* [Verilen metin]:
=-=-=

Peygamberliği anlayamayınca

Prof. Dr. Osman Şahin

Prof. Dr. Osman Şahin

05 Haz 2025 23:33
  •  

    Günümüz insanının en büyük problemlerinden bir tanesi de peygamberleri ve peygamberlik hakikatini doğru anlamamalarıdır. Bu yüzden böyle insanların peygamberler eliyle gönderilen mesajlardan tam istifadeleri mümkün olmaz.

     

    Bugün özellikle tarihsellik düşüncesine takılan insanlar peygamberleri sıradan ve sadece vahyi alıp getirmekle sorumlu -haşa- bir postacı gibi gördüklerinden dolayı çok büyük sapmalar ve savrulmalar yaşamaktadırlar.

     

    Bunlar ayrıca Kur’an ile gelen mesajların asıl olarak geldiği zamana ve topluma hitap ettiğini iddia ettiklerinden, bütün âlemlere ve zamanlara hitap eden O evrensel mesajdan nasiplenemezler. Böyle olunca, bunların dalalet vadilerinde gezinmekten başka da bir şansları kalmaz.

=-=-=

* [Toplanan veriler]:
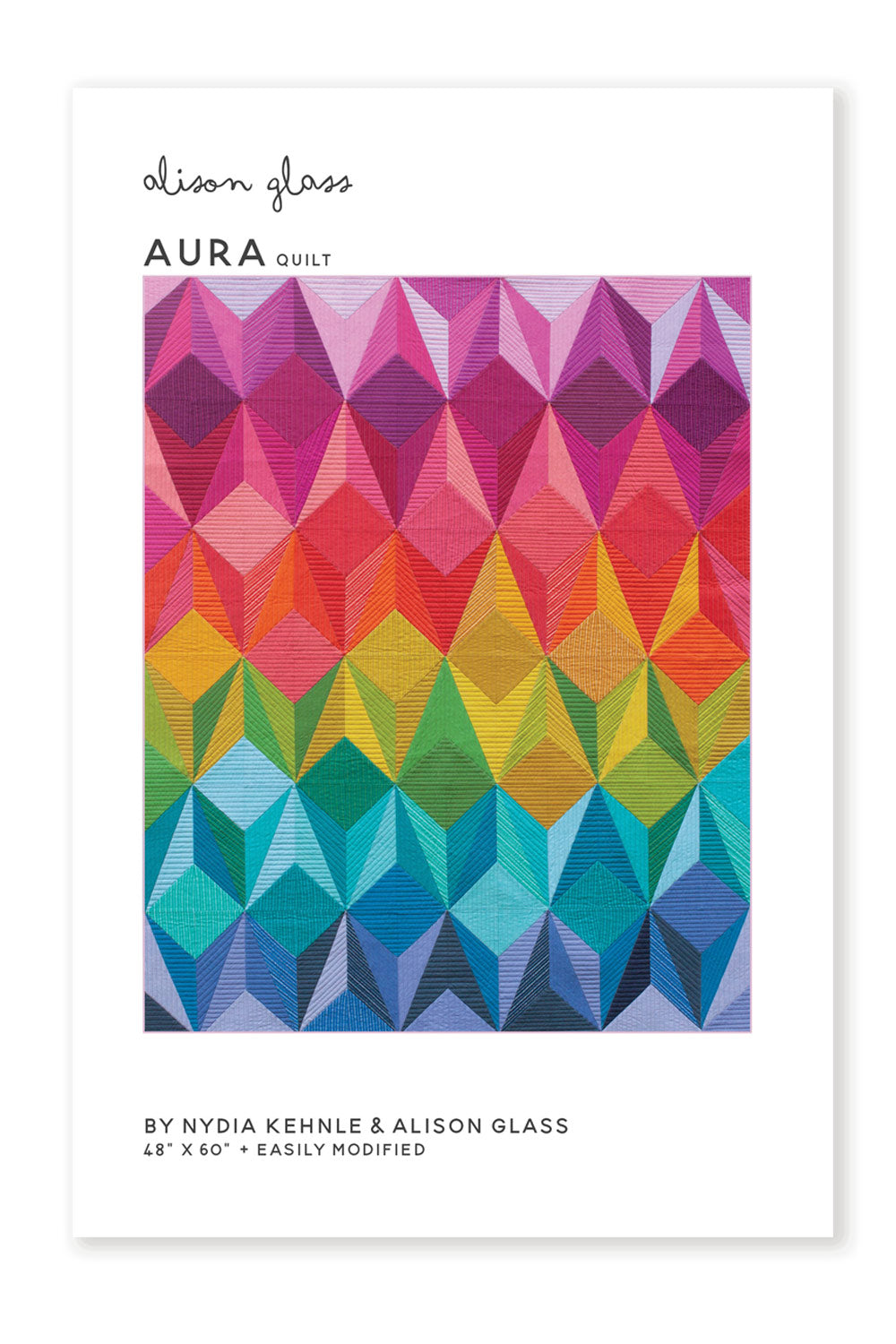 Photo showing the Aura Quilt sewing pattern from Alison Glass on The Fold Line. A quilt pattern made in quilting cotton fabrics, featuring triangles in a kaleidoscope of colours.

=-=-=

* [Görev 1]:
Peygamberlik üzerine yazıya göre şu soruları yanıtlayın:
(a) Yazının yazarı kimdir?
(b) Tarihsellik düşüncesine takılan insanlar peygamberleri neye benzetiyor?
(c) Bu insanlar, Kur'an ile gelen mesajların asıl olarak neye hitap ettiğini iddia ediyor?
* [Görev 2]: Peygamberlik üzerine yazıyı kaldığı yerden alıp devam ettirin.
Veriler, metinden ayrı bir malzemedir.

* [Alıştırma cevabı 1]:
(a) Prof. Dr. Osman Şahin.
(b) Sadece vahyi alıp getirmekle sorumlu bir postacıya.
(c) Geldiği zamana ve topluma.

* [Alıştırma cevabı 2]:
    Şu gelen ayetler bu acı gerçekleri çok güzel bir şekilde resmetmektedirler: 

    Şunu unutma ki: Sen, ne kadar arzu etsen de insanların çoğu iman etmezler. Hâlbuki sen bu tebliğ karşılığında onlardan herhangi bir ücret de istemiyorsun. Kur’ân, bütün âlemler için ancak bir öğüttür, evrensel bir mesajdır. Göklerde ve yerde Allah’ın varlığını, birliğini, kudretini gösteren nice deliller vardır ki, onlar sürekli şahit oldukları/uğrayıp durdukları hâlde yüz çevirip geçer giderler. (Bu âyetler üzerinde düşünmezler ve onlardan ibret almazlar.)” (12/103-105)

     

    Fethullah Gülen Hocaefendi, bu ayetlerin tefsirinde peygamber ocağında yetişmiş evlatların bile fenalıklara sapmasından hareketle, beşerin tabiatında meydana gelebilen sapmaların varlığına dikkat çekmekte ve ayrıca peygamberlerin üzerlerine düşeni yaptıktan sonra neticeyi Allah’a bırakma hususundaki hassasiyetlerine dikkat çekmektedirler.

     

    Onlar kendilerini helak edercesine insanların hidayeti için çırpınmalarına rağmen bir o kadar da Allah’ın iradesine saygılı davranıp hidayetin Allah’a ait olduğunu ve ona karışamayacaklarını bilirler.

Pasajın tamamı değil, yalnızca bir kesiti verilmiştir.